Procida – Con una cerimonia molto partecipata, ieri l’altro, è stato intitolato il plesso scolastico di Marina Chaiolella a Don Michele Ambrosino. Alla presenza degli alunni, delle autorità locali e delle maestranze scolastiche, il ricordo del parroco di San giuseppe che tanto bene ha profuso nella sua grancia ma più in generale per tutta l’isola, è stato il liet motiv della mattinata. Del resto, Don Michele, è stata una figura sacerdotale che ha inciso non poco nella vita religiosa e non solo della comunità Basta pensare solo alle dieci vocazioni che sono nate e cresciute sotto il suo dicastero sacerdotale.
Interessante a tal proposito quanto espresso dal vice decano della curia napoletana Don Lello Ponticelli:
“Trovo significativo che sia già il secondo luogo pubblico e importante dell’Isola che custodirà e tramanderà la memoria di un uomo e di un prete cui tutti dobbiamo proprio tanto. Entrambi i luoghi, la Biblioteca Comunale prima e la Scuola ora, ricordano e richiamano il forte influsso culturale che Don Michele ha avuto sia sul versante della memoria, sia sul versante della formazione delle giovani generazioni e quindi del futuro.
Nella sua vita lunga e ricca, è stato da più parti indicato tra coloro che maggiormente hanno inciso nella storia della Procida degli ultimi 50 anni e forse anche oltre; riconosciuto da tutti come vera autorità morale e spirituale, con lui era impossibile non confrontarsi anche perché lui stesso cercava il confronto, con grandi e piccoli. In questo luogo, dove si formano le nuove generazioni, desidero, ricordarlo principalmente come educatore e uomo di cultura.

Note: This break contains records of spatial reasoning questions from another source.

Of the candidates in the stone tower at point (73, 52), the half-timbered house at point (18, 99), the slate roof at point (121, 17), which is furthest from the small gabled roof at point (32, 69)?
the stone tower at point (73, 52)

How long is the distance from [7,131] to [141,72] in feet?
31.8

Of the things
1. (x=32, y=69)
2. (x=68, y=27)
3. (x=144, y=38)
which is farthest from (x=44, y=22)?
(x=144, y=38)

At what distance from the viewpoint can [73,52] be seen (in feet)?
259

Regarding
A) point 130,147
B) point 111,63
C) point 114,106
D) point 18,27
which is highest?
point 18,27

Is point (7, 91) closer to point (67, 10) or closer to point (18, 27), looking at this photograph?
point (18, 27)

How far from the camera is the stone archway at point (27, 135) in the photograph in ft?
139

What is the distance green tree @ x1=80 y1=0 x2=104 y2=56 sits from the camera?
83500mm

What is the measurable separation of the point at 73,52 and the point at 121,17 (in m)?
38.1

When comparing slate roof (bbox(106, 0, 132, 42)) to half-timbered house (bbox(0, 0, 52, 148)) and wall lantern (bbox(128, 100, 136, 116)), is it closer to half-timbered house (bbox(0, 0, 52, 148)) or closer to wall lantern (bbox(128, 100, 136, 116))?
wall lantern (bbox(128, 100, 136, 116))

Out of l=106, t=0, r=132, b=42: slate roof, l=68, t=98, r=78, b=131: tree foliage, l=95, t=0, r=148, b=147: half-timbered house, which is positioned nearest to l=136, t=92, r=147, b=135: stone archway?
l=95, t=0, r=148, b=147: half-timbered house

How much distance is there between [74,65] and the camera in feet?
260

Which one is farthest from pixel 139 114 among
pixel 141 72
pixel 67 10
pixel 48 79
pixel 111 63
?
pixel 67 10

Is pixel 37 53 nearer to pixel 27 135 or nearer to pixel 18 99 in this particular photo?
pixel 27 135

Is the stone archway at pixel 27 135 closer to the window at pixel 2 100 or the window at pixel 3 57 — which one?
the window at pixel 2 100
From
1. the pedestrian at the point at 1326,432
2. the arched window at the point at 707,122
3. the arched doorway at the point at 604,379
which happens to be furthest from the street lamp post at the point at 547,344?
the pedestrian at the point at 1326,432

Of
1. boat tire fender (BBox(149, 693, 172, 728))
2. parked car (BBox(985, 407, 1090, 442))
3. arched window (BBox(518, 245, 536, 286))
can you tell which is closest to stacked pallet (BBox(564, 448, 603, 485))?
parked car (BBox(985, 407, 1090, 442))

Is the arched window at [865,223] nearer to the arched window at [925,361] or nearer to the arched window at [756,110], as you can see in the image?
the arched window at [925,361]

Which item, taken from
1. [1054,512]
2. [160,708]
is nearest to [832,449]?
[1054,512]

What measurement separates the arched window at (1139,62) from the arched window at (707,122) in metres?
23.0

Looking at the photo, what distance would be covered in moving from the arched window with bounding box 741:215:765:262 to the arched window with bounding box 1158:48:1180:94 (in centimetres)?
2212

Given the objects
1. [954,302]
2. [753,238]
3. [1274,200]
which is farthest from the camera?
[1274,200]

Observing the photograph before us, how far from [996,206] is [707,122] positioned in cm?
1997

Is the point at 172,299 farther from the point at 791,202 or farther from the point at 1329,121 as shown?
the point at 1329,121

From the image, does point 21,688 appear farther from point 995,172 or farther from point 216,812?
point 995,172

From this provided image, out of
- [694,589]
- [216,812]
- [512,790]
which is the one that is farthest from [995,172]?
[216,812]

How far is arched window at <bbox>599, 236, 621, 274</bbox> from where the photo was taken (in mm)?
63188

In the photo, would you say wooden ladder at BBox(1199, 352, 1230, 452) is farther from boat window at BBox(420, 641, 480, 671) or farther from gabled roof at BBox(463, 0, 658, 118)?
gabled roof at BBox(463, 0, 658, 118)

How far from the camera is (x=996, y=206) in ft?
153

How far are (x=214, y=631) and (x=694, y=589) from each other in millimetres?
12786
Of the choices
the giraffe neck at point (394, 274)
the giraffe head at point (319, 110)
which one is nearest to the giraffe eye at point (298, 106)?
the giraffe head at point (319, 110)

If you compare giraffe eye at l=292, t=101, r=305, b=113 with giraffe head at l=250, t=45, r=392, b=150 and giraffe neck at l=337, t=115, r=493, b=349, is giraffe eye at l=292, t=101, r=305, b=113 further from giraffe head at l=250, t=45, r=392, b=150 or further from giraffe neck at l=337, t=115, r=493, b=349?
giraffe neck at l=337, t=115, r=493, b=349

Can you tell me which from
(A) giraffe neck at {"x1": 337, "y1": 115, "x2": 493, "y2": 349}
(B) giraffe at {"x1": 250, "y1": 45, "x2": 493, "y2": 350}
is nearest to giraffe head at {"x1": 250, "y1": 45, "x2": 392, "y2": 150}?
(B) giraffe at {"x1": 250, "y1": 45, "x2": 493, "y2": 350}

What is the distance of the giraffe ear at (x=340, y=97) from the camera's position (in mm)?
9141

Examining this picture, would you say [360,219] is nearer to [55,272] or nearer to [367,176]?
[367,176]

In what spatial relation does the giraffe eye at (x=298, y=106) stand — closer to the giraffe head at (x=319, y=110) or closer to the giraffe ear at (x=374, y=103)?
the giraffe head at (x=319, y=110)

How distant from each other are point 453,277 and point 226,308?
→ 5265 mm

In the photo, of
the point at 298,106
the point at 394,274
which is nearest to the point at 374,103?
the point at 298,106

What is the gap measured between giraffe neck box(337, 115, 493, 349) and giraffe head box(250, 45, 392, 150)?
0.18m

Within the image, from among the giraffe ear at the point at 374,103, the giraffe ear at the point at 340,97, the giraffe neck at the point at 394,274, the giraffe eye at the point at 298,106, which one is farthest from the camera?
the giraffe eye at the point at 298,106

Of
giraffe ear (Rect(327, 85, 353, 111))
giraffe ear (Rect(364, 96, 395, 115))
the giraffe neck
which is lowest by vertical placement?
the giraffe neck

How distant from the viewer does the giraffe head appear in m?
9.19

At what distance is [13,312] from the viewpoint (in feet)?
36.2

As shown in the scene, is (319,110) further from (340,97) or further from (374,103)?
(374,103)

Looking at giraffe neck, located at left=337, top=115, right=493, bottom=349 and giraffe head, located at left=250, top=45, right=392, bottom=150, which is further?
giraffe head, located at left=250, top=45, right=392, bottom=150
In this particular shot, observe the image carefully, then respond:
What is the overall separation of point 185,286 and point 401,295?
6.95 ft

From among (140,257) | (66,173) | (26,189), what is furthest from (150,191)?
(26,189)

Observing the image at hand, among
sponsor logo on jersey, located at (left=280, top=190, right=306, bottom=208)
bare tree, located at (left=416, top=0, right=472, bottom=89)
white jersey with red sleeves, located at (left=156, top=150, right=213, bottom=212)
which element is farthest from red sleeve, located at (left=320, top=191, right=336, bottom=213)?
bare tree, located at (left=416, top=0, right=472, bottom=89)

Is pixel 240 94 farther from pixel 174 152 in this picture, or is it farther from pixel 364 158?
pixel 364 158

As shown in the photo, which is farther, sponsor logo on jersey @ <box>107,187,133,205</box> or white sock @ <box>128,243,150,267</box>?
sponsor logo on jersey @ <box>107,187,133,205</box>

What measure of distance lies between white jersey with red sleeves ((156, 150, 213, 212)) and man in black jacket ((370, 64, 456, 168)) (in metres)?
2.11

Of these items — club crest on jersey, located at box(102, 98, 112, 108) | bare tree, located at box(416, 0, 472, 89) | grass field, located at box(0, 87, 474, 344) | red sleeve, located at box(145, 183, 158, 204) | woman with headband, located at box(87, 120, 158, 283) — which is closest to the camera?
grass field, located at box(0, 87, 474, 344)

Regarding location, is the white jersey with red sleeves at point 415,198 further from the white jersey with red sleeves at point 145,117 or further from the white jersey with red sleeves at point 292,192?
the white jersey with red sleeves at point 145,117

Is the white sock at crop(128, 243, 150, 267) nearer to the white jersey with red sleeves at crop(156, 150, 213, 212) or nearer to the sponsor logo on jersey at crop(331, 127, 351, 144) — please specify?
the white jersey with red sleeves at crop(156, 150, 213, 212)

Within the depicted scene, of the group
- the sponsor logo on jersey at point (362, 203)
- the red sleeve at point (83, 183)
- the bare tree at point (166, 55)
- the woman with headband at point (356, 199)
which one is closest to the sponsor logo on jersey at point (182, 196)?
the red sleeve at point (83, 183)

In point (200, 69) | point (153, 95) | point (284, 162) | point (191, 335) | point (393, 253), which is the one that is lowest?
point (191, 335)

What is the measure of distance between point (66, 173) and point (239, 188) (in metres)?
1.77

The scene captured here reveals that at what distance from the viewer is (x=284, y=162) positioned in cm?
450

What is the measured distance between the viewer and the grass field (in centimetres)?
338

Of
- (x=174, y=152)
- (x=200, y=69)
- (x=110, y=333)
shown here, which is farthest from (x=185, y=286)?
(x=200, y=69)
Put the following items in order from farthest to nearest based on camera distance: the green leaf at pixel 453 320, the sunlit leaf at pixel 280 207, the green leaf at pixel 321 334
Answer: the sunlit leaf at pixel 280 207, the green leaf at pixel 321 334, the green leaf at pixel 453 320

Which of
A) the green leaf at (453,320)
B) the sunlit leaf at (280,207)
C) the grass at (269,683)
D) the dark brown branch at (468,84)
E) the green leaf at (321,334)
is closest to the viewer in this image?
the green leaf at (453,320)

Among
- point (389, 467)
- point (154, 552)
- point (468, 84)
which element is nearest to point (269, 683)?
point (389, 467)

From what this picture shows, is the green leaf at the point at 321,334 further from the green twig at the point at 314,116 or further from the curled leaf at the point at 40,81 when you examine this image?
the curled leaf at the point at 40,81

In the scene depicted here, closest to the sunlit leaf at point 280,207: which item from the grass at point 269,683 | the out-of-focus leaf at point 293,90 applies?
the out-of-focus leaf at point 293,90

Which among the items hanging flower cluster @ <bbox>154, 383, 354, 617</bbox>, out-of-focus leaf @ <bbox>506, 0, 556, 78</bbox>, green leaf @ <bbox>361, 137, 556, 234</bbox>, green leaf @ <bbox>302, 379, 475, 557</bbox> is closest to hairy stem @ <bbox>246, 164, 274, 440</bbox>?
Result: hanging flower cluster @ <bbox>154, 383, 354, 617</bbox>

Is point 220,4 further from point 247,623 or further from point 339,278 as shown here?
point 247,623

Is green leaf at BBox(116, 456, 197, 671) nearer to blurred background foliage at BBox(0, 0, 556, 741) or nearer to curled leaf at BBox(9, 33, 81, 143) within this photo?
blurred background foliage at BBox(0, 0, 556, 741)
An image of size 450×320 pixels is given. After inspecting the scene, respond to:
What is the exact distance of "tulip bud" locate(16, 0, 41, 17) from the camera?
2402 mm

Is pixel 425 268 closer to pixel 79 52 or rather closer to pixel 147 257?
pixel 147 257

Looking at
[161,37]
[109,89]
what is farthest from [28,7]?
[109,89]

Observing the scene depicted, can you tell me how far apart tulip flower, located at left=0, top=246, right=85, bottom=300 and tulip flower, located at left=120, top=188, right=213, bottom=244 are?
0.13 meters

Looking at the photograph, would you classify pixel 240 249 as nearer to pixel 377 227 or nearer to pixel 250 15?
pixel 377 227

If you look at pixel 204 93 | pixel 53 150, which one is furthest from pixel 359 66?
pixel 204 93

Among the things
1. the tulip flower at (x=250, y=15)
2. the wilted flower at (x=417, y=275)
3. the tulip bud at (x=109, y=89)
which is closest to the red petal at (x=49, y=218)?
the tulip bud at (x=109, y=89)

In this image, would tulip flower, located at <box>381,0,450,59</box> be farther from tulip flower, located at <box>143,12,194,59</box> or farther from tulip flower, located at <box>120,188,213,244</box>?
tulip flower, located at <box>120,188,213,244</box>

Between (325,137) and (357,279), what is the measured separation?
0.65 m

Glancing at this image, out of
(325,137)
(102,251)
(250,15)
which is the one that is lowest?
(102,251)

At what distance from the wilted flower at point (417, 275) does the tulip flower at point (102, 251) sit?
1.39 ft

Don Michele sin da giovane era soprannominato “Don Bosco”, tale era il carisma dell’educatore, soprattutto di ragazzi e giovani . Come Don Bosco spingeva, incoraggiava ciascun ragazzo e ciascun giovane ad esprimere e dare il meglio di sé per essere “un buon cristiano e un onesto cittadino”. Uomo intelligente e colto, ha dato esempio di formazione permanente a tutti i livelli, continuando a studiare fino agli ultimi mesi della sua vita, senza mai smettere di cercare, capire, leggere, scrivere, preoccupato di incoraggiare e promuovere la maturità spirituale e culturale di tutti. Lettore e scrittore, curioso attento e intelligente: leggeva e scriveva tutto quanto lo tenesse ben radicato al presente, all’attualità della vita della Chiesa, della riflessione teologica, di quanto potesse riguardare la vita dell’isola e degli isolani, come a quanto gli permettesse costantemente di capire il tempo presente, senza mai perdere di vista le orme del passato e gli squarci che apriva il futuro.
Ha letto e scritto tanto, poi, in particolare intorno ai suoi grandi amori: Gesù e questi crocifisso, interessandosi di esplorare soprattutto il tema del dolore; e poi la Madonna e San Giuseppe. Vorrei terminare riportando alcune cose che il Cardinale Sepe disse di lui venendo a Procida pochi giorni dopo la sua morte:
“Incontrando diverse volte Don Michele l’impressione sempre avuta è stata quella di un sacerdozio incarnato fortemente in tutta la realtà, non solo isolana, ma in tutte quelle espressioni che sono tipiche della realtà nella quale si vive e che esprimono non solo l’autorevolezza dell’uomo, ma anche di un maestro che ha saputo comunicare con semplicità, con umiltà il Cristo incarnato, il messaggio, il Vangelo, la Parola di Dio incarnata… L’autorevolezza sacerdotale, umana, culturale di questo nostro sacerdote diventa anche per tutta la Diocesi un punto di riferimento per imparare come lui ha saputo vivere e incarnare il sacerdozio di Cristo in mezzo a noi. Abbiamo bisogno di esempi e non bisogna disperdere questa eredità spirituale che ci ha lasciato questo grande sacerdote perché è dall’insegnamento che noi abbiamo ricevuto che possiamo migliorare e quindi vivere anche noi il nostro sacerdozio e la nostra fede cristiana.”